→ Problem description: Copy all of the entries below word for word, keeping every line in its original order.
[start Extracted entries]
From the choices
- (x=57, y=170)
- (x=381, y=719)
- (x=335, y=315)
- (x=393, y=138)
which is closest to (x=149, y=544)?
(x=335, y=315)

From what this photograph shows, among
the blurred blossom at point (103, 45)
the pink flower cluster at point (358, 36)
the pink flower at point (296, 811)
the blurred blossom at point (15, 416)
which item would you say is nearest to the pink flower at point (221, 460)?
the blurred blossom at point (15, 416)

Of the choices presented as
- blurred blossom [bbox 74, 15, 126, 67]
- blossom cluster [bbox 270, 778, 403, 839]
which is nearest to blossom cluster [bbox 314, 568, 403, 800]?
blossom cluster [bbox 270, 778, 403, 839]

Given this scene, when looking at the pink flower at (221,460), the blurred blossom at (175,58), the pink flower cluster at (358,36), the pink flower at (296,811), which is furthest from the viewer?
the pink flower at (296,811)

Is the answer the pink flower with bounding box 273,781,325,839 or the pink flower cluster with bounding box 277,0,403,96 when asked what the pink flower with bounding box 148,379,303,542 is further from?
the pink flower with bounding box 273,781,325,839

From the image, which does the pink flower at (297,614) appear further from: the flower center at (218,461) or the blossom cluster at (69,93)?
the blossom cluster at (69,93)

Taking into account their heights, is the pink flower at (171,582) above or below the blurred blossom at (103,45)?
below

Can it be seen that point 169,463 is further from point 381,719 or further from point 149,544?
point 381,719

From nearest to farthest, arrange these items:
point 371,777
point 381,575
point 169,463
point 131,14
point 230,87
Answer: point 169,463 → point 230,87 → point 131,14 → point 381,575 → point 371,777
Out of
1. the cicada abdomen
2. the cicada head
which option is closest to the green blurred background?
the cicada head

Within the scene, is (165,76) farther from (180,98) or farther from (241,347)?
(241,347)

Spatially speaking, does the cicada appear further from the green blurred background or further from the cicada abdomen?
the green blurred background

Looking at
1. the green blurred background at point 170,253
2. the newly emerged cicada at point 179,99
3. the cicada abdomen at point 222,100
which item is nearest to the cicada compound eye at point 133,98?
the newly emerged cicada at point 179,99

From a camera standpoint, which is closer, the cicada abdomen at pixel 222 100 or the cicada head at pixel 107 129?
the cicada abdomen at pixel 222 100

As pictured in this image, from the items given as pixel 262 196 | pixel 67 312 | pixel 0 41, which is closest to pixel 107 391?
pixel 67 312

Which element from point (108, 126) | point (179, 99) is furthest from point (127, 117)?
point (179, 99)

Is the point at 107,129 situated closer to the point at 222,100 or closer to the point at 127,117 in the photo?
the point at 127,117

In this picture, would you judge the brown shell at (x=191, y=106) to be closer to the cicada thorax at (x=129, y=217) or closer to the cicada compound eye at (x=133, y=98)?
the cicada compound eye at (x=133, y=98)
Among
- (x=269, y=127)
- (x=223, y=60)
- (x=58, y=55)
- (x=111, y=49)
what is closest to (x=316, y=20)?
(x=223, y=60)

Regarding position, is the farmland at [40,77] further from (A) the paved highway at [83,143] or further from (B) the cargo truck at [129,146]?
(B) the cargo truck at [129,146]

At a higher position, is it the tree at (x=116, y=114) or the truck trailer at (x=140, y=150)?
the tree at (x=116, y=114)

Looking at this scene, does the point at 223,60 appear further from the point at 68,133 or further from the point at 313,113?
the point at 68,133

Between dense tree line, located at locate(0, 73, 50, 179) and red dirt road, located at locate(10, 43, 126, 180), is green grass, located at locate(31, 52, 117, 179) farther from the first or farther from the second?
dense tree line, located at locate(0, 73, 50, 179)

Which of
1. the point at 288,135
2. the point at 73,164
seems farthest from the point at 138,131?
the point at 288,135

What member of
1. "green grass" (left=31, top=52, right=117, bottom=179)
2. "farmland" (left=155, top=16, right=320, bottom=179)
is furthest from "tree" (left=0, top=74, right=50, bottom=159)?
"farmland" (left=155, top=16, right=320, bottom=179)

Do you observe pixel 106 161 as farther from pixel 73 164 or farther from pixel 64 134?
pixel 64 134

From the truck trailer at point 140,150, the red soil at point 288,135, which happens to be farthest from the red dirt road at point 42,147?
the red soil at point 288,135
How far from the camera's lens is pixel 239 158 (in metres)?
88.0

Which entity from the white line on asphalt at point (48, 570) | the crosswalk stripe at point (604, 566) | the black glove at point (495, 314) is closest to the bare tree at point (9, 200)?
[end Extracted entries]
→ Result of the exercise:
From the choices
- (x=57, y=170)
- (x=381, y=719)
- (x=335, y=315)
- (x=393, y=138)
which is closest to (x=149, y=544)?
(x=335, y=315)

From what this photograph shows, among
the blurred blossom at point (103, 45)
the pink flower cluster at point (358, 36)
the pink flower at point (296, 811)
the blurred blossom at point (15, 416)
which item would you say is nearest to the pink flower at point (221, 460)?
the blurred blossom at point (15, 416)

Of the choices presented as
- blurred blossom [bbox 74, 15, 126, 67]
- blossom cluster [bbox 270, 778, 403, 839]
which is nearest to blossom cluster [bbox 314, 568, 403, 800]?
blossom cluster [bbox 270, 778, 403, 839]

Given this scene, when looking at the pink flower at (221,460), the blurred blossom at (175,58), the pink flower cluster at (358,36), the pink flower at (296,811), which is furthest from the viewer?
the pink flower at (296,811)

Is the answer the pink flower with bounding box 273,781,325,839 or the pink flower cluster with bounding box 277,0,403,96 when asked what the pink flower with bounding box 148,379,303,542 is further from?
the pink flower with bounding box 273,781,325,839

From the image, which does the pink flower at (297,614) appear further from: the flower center at (218,461) or the blossom cluster at (69,93)?
the blossom cluster at (69,93)

Taking into account their heights, is the pink flower at (171,582) above or below the blurred blossom at (103,45)?
below

Can it be seen that point 169,463 is further from point 381,719 or further from point 149,544?
point 381,719

From nearest to farthest, arrange these items:
point 371,777
point 381,575
point 169,463
point 131,14
point 230,87
Answer: point 169,463 → point 230,87 → point 131,14 → point 381,575 → point 371,777
Out of
1. the cicada abdomen
2. the cicada head
which option is closest to the green blurred background?
the cicada head

Within the scene, is (165,76) farther from (180,98) or farther from (241,347)?
(241,347)

Spatially speaking, does the cicada appear further from the green blurred background or further from the cicada abdomen?
the green blurred background

Looking at
1. the green blurred background at point 170,253
2. the newly emerged cicada at point 179,99
3. the cicada abdomen at point 222,100
which item is nearest to the cicada compound eye at point 133,98?
the newly emerged cicada at point 179,99

From a camera standpoint, which is closer, the cicada abdomen at pixel 222 100 or the cicada head at pixel 107 129?
the cicada abdomen at pixel 222 100

As pictured in this image, from the items given as pixel 262 196 | pixel 67 312 | pixel 0 41, which is closest to pixel 107 391?
pixel 67 312

Which element from point (108, 126) | point (179, 99) is furthest from point (127, 117)?
point (179, 99)

Is the point at 107,129 situated closer to the point at 222,100 or closer to the point at 127,117 in the photo?
the point at 127,117

In this picture, would you judge the brown shell at (x=191, y=106) to be closer to the cicada thorax at (x=129, y=217) or closer to the cicada compound eye at (x=133, y=98)?
the cicada compound eye at (x=133, y=98)
Among
- (x=269, y=127)
- (x=223, y=60)
- (x=58, y=55)
- (x=111, y=49)
what is closest to (x=316, y=20)?
(x=223, y=60)

Regarding position, is the farmland at [40,77] further from (A) the paved highway at [83,143] or further from (B) the cargo truck at [129,146]?
(B) the cargo truck at [129,146]

At a higher position, is it the tree at (x=116, y=114) or the truck trailer at (x=140, y=150)?
the tree at (x=116, y=114)

Looking at this scene, does the point at 223,60 appear further from the point at 68,133 or further from the point at 313,113?
the point at 68,133

Between dense tree line, located at locate(0, 73, 50, 179) and red dirt road, located at locate(10, 43, 126, 180), is green grass, located at locate(31, 52, 117, 179) farther from the first or farther from the second?
dense tree line, located at locate(0, 73, 50, 179)

Which of
1. the point at 288,135
2. the point at 73,164
seems farthest from the point at 138,131?
the point at 288,135

What member of
1. "green grass" (left=31, top=52, right=117, bottom=179)
2. "farmland" (left=155, top=16, right=320, bottom=179)
is furthest from "tree" (left=0, top=74, right=50, bottom=159)?
"farmland" (left=155, top=16, right=320, bottom=179)

Do you observe pixel 106 161 as farther from pixel 73 164 or farther from pixel 64 134?
pixel 64 134

From the truck trailer at point 140,150, the red soil at point 288,135, which happens to be farthest from the red dirt road at point 42,147?
the red soil at point 288,135
How far from the camera's lens is pixel 239 158 (in metres)?
88.0

Which entity from the white line on asphalt at point (48, 570) | the crosswalk stripe at point (604, 566) | the black glove at point (495, 314) is closest to the bare tree at point (9, 200)?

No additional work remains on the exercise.